This part of Western Australia is now in what passes for winter.  It is sunny but the cold wind keeps the temperature low.  Mid 20 C are not uncommon. It gets dark, and cools down, very quickly at about 5pm with the sun reappearing at 7am.  The locals are enjoying the cool.  The number of black puffer jackets worn suggests they think it is winter.  I have been happy in just a hoodie or cardigan.  The temperature here most of the year is high.  They had a run of five days over 45 C during the summer.  People live in air-conditioning; it is the only way to survive.

I try to keep my mind open and be accepting of all difference, especially when travelling.  It is never a good thing to assume. Spending so much time here I have been given an opportunity to find out about Kalgoorlie and why people stay here.  The weather is not what I would like, nor the landscape or the main industry but there must be things that keep people here.

Our son and his partner landed here nearly 15 years ago.  They came on a whim and have stayed.  They both have good, well paid jobs: he as a driller, she as an officer manager at the community centre.  They have had two children, bought a house, made friends and settled.  Our daughter-in-law has spent more time here than any other place in her 45 years.  There must be something that keeps them.

I have heard this story before.  A woman in the local bottle shop told me she had come for three months and has been here 13 years.  A woman in the library told me she came here for a look, just few days, and has been here twenty years, finding love and a life along the way.  So what is it that keeps people?

As I stand at the bus stop waiting for my return trip to Somerville, the suburb in which we are currently housed, I strike up a conversation with a fellow passenger.  Dressed in a full length Drizabone, Akubra, Blundstones and footy shorts, he could have been an extra in an Australian movie.  His backpack with striking Fremantle Dockers logo on the front pocket gave me reason to ask questions about how his team was going, just to get my foot in the door.  The bus was late, we were both a little bored.  He told me he did not barrack for the Dockers but liked the backpack and had picked it up where he works at the Salvos.  He told me about how he was born in Sydney and had only returned there once as an adult to participate in the Gay Games.  He went with his mum.  He takes his hat off as we are in full sun and he is looking a little warm.  His shaved head looks shiny with sweat.  He grumbles about the bus and walks to the post to view the timetable.  He sits back down.
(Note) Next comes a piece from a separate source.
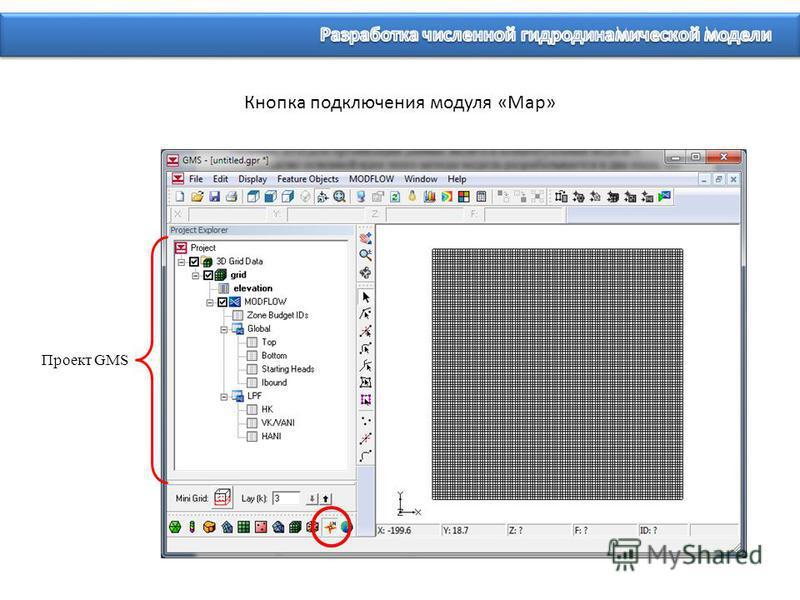 Кнопка подключения модуля «Map» Проект GMS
He came to Kalgoorlie to do some work.  He is a photographer, now retired, even though he is only in his mid 40s.  He went where the work took him and that was mainly in the WA wheat belt.  He likes Kalgoorlie as he can get about without a car which he was forced to give up when he lost his license.  He can also do volunteer work to fill his time and catch the bus to Perth to see his mum, now that she is on her own, since his brother took his own life last year. He has friends here, a place to live in a share house which he likes as it is company, and people accept him as he is. He ponders why he had not done more travelling; pets, he says.  When he had money to go places he also had a cat and a dog that needed care.  Now he has no pets, has lots of time but has lost the inclination.  What could he possibly learn from other places that he could not find out here.  If he really wants to know stuff he goes to the library, where he spends time when not at the op shop.

I agree with him that the library appears, as an outsider, to be one of the best places in town.  Large, newish, well stocked, and with very friendly staff.  They are celebrating their 50 year anniversary this year and are proud of the work they do in the town.  The days I have been in there it is quiet but with a number of people, both local and visitors using the facilities.  The room with children’s books has a regular stream of parents and children with prams.  The Young Adult room, bright with pictures and information even has a meeting room for work or homework to be done.  We agree how important libraries are to communities.  My new friend gives me a list of books he has read this year and what he got from them. He tells me novels give him an insight into the inner life of others.  Travel books, with pictures or not, show him other landscapes.  Having spent most of his life in dry, arid areas he is captivated by tropical lushness, but knows he would hate living there because of the humidity. 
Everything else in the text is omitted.